_Excerpted text_
Monday, January 9, 2017
Short Fiction Month: Aye, and Gomorrah . . . - Samuel R. Delany
Some time in the future a group of astronauts - or spacers as they are referred to in the story - is living a kind of life most people can only look at in awe. They travel the solar system to work on the grandest projects. It comes at a price however. They receive such a large dose of radiation in space, that rather than to try and shield them from it, their bodies have been adapted. It isolates them from the rest of humanity in ways that are not always easy to deal with.
This story is about human sexuality. A topic close to Delany's heart. Delany is gay and was, at the time this story was written, in the middle of a complicated marriage with the poet Marilyn Hacker. The sexual revolution may have been washing over the US at that moment, it can't have been an easy life. Although the main character's position is different, some of Delany's personal experience as someone not conforming to the sexual norm must have made their way into the story. The main character is a Spacer and asexual. He, that is how he started out, never went through puberty, has an androgynous appearance and no sexual desires. That doesn't stop other people from wanting him though.

(Spatial relation data)
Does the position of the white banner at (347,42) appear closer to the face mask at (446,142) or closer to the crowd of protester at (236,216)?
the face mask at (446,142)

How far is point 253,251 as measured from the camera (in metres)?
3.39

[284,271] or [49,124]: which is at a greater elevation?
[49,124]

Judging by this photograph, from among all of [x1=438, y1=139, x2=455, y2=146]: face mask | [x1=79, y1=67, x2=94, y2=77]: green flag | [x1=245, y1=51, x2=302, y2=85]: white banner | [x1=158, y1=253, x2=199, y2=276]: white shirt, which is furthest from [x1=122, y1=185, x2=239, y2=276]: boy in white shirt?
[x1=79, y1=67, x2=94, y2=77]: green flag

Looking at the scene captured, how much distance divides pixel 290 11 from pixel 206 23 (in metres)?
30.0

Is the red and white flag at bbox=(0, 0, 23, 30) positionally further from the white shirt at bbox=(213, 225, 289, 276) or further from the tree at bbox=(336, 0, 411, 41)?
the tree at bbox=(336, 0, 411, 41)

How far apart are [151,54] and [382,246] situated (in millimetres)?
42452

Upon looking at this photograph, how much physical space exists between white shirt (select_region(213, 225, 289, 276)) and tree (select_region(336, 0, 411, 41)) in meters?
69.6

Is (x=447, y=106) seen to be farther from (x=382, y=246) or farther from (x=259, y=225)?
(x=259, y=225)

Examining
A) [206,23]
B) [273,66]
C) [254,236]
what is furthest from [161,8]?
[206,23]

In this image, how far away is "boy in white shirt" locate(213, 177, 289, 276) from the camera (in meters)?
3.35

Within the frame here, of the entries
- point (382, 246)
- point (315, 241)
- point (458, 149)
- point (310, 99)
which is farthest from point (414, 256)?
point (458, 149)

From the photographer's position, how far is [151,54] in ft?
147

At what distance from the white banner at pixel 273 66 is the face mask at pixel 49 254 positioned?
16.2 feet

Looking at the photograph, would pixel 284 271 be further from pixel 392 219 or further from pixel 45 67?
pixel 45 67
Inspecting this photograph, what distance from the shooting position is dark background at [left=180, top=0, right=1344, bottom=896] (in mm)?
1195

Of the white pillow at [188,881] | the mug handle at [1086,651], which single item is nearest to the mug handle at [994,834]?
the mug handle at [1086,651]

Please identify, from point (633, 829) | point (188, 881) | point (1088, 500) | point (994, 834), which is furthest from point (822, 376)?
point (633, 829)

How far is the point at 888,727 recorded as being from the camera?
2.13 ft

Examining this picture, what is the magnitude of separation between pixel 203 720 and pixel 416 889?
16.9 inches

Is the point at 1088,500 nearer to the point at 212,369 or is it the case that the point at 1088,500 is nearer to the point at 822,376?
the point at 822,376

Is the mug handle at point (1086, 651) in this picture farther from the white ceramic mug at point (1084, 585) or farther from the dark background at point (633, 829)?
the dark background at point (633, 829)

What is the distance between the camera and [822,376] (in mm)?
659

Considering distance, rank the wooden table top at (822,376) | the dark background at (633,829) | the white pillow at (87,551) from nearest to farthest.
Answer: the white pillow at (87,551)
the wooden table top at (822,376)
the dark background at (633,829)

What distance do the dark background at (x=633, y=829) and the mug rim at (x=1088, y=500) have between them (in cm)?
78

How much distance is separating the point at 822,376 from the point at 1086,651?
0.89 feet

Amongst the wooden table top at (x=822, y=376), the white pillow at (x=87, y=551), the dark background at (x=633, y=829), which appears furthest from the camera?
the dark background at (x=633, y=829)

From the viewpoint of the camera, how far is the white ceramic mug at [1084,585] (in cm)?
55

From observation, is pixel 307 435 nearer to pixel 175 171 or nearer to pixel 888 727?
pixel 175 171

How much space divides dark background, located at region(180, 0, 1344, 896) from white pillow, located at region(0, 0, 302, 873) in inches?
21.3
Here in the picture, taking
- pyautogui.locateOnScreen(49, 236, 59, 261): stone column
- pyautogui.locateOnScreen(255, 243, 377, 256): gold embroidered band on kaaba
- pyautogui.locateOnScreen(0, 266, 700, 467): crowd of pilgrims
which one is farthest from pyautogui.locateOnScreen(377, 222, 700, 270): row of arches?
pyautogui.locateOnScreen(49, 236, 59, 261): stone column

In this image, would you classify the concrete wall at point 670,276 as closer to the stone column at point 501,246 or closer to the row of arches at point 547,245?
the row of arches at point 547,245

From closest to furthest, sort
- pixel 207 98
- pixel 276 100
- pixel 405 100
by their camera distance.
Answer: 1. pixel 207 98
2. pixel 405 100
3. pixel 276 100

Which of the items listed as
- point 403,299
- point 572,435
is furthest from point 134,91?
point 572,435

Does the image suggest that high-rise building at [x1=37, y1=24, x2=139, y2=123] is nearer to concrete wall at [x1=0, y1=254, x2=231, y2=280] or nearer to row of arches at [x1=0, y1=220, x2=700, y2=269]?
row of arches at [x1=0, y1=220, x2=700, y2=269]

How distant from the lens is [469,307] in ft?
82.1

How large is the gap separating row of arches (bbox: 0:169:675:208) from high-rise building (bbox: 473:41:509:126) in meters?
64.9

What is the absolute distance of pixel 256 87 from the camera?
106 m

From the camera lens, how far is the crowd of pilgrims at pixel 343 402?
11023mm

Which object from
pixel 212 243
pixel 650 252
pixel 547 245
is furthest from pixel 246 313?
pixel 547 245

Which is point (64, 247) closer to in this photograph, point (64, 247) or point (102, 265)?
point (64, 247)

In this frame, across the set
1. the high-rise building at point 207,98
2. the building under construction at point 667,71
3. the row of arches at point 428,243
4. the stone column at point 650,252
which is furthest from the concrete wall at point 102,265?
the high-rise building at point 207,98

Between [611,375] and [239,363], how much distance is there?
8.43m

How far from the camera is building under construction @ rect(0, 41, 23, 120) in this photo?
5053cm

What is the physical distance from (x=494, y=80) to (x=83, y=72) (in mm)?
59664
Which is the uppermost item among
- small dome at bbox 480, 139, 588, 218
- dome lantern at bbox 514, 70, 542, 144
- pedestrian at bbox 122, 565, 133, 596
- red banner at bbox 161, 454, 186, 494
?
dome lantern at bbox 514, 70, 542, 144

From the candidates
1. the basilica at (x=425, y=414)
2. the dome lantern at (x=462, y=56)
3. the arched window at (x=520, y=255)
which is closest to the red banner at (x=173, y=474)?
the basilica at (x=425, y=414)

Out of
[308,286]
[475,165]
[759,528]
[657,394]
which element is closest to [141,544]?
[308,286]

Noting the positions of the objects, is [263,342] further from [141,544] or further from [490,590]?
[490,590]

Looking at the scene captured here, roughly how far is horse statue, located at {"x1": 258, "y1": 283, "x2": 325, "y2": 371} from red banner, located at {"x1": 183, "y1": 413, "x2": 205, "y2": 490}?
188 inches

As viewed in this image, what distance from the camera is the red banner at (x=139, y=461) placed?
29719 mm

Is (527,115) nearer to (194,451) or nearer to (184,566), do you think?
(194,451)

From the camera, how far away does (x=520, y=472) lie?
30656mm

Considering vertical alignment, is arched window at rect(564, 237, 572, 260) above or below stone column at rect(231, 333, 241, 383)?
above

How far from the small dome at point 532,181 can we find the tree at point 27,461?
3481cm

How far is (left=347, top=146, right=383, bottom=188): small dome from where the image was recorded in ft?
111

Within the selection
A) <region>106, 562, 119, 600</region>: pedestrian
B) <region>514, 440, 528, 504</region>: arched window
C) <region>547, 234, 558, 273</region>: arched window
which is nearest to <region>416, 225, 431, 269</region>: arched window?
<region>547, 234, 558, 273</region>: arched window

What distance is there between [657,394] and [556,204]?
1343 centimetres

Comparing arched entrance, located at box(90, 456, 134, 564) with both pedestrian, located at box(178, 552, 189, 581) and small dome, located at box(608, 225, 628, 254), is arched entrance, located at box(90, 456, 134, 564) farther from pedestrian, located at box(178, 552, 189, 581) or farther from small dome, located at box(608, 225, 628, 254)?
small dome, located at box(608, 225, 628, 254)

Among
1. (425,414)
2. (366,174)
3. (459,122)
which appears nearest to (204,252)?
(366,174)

_Requests_
a. Swap "astronauts" for "explorers" in the short-story review and write out the passage between "Monday, January 9, 2017" and "to deal with.", inclusive.
b. Echo the records word for word between the lines holding "Which is the uppermost item among" and "1343 centimetres", inclusive.
The text and the records have no connection to each other.

_Task-by-task outputs_
a.
Monday, January 9, 2017
Short Fiction Month: Aye, and Gomorrah . . . - Samuel R. Delany
Some time in the future a group of explorers - or spacers as they are referred to in the story - is living a kind of life most people can only look at in awe. They travel the solar system to work on the grandest projects. It comes at a price however. They receive such a large dose of radiation in space, that rather than to try and shield them from it, their bodies have been adapted. It isolates them from the rest of humanity in ways that are not always easy to deal with.

b.
Which is the uppermost item among
- small dome at bbox 480, 139, 588, 218
- dome lantern at bbox 514, 70, 542, 144
- pedestrian at bbox 122, 565, 133, 596
- red banner at bbox 161, 454, 186, 494
?
dome lantern at bbox 514, 70, 542, 144

From the candidates
1. the basilica at (x=425, y=414)
2. the dome lantern at (x=462, y=56)
3. the arched window at (x=520, y=255)
which is closest to the red banner at (x=173, y=474)?
the basilica at (x=425, y=414)

Out of
[308,286]
[475,165]
[759,528]
[657,394]
which element is closest to [141,544]?
[308,286]

Noting the positions of the objects, is [263,342] further from [141,544] or further from [490,590]?
[490,590]

Looking at the scene captured here, roughly how far is horse statue, located at {"x1": 258, "y1": 283, "x2": 325, "y2": 371} from red banner, located at {"x1": 183, "y1": 413, "x2": 205, "y2": 490}?
188 inches

As viewed in this image, what distance from the camera is the red banner at (x=139, y=461) placed?
29719 mm

Is (527,115) nearer to (194,451) or nearer to (184,566), do you think?
(194,451)

From the camera, how far away does (x=520, y=472) lie?
30656mm

Considering vertical alignment, is arched window at rect(564, 237, 572, 260) above or below stone column at rect(231, 333, 241, 383)?
above

How far from the small dome at point 532,181 can we find the tree at point 27,461?
3481cm

How far is (left=347, top=146, right=383, bottom=188): small dome from where the image was recorded in ft?
111

Within the selection
A) <region>106, 562, 119, 600</region>: pedestrian
B) <region>514, 440, 528, 504</region>: arched window
C) <region>547, 234, 558, 273</region>: arched window
which is nearest to <region>416, 225, 431, 269</region>: arched window?
<region>547, 234, 558, 273</region>: arched window

What distance is there between [657,394] and [556,204]?
1343 centimetres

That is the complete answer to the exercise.